Please note that tax, investment, pension and ISA rules can change and the information and any views contained in this article may now be inaccurate.
IPOs still coming thick and fast despite some cancellations
UK investors seem to have got over the blow of Deliveroo (ROO) and other flop IPOs (initial public offerings) with London’s new listings matching Europe’s bulging pipeline.
Despite ongoing inflation and interest rate hike threats, supply chain blockages and a stubborn Covid virus that refuses to go away, investors continue to be willing to back high-quality businesses that have a distinctive story and a reasonable price tag.
According to data from Bloomberg, nearly 20 companies have kicked off the stock market listing process already this month, including Swedish automaker Volvo Cars and several electric vehicle charging firms, of which Pod Point is one.
EDF-owned Pod Point owns, operates and sells car charging points, with a network of around 79,000 of its own UK-connected charging points.

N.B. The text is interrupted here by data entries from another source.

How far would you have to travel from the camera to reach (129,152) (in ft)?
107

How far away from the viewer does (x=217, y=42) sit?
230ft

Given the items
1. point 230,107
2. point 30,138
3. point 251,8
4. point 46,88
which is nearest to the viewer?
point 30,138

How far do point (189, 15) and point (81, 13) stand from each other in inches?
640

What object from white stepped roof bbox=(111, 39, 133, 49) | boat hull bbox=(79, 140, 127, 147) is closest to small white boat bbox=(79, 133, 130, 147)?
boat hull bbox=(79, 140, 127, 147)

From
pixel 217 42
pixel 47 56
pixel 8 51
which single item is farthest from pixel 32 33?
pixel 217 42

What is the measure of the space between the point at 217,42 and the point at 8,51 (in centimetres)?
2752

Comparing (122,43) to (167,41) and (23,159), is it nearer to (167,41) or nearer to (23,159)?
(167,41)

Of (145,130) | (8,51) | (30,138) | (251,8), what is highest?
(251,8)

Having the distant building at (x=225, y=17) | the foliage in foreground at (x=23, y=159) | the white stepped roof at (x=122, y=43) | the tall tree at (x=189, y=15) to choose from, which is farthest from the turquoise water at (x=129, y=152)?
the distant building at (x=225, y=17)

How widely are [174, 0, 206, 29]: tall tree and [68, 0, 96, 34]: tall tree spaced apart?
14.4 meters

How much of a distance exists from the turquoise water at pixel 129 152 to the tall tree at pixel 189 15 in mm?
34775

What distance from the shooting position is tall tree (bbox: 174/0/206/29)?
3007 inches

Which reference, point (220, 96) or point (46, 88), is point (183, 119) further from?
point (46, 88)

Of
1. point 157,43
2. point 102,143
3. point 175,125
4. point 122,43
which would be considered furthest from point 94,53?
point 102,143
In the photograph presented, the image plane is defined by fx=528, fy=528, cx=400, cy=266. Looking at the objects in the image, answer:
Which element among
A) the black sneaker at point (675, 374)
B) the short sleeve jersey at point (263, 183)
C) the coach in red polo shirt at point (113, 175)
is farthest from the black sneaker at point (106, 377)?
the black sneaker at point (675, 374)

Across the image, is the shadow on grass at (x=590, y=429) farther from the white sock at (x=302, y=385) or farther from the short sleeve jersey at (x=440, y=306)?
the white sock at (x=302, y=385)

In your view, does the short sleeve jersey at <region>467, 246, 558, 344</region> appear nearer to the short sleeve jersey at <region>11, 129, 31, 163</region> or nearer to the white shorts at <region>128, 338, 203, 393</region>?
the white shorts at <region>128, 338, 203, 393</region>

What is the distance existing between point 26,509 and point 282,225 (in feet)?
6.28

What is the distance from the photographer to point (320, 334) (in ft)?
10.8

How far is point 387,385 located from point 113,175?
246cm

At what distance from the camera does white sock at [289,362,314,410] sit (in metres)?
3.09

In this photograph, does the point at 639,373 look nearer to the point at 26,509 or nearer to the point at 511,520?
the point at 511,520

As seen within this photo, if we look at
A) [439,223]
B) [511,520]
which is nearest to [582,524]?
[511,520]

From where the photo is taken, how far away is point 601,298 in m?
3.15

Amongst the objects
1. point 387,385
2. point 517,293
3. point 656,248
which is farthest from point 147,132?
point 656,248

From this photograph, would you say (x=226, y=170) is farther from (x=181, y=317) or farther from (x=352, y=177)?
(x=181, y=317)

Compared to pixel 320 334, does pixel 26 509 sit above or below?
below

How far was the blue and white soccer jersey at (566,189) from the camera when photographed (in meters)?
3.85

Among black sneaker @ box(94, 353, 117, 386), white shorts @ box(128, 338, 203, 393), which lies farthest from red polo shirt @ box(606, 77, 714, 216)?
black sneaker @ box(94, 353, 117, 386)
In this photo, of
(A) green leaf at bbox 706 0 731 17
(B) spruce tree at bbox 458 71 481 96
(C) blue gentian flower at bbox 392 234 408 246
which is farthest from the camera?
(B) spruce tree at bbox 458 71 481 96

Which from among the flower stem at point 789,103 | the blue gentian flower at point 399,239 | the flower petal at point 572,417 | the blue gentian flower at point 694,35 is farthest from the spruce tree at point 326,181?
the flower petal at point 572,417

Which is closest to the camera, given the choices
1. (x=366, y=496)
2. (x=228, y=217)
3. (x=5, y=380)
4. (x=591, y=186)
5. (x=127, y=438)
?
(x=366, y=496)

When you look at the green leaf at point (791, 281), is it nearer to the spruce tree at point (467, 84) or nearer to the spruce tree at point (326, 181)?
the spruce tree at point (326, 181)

EDF plans to keep at least a 50% stake post-listing and support growth plans which include investing to expand its network.
Investment trust Pantheon Infrastructure is looking to raise £300 million as part of its London IPO. It is targeting between 8% and 10% per year net asset value total return and a 4% dividend yield once it has fully invested the money raised at IPO. Target investments include data centres, renewable energy infrastructure, ports and airports.
In the smaller company space, Tungsten West is seeking to join AIM and restart the Hemerdon tungsten and tin mine located near Plymouth, previously owned by AIM-quoted Wolf Minerals before it went into administration due to financial difficulties.
Other names potentially coming to the London market include buy now, pay later financing firm Klarna, online make-up seller Beauty Bay and Zoom and Microsoft Teams video conferencing rival Starleaf.
Market speculation points to possible London listings for beer maker Brewdog, Jaguar Land Rover and online challenger banks Monzo and Starling, while Tik Tok-owner Bytedance and payments firm Stripe are rumoured to be set for international IPOs this year or next.
But with major global stock markets having traded sideways for six months and experiencing heightened volatility, nothing is certain. Several IPOs have been pulled such as mental health and nursing homes operator Icade Sante, language learning app Babbel, Virgin Atlantic Airways and pitched roof systems manufacturer Marley.
Patchy 2021 post-IPO performance is also undermining investor confidence in some cases. While the likes of Darktrace (DARK), Auction Technology (ATG) and Oxford Nanopore Technologies (ONT) have lit up the UK stock market this year, Made.com (MADE), Victoria Plumbing (VIC:AIM) and Alphawave IP (AWE) have disappointed.
According to Bloomberg data, more than 40% of the largest deals in Europe this year are now trading below their IPO prices, as investors turn cautious on highly valued companies.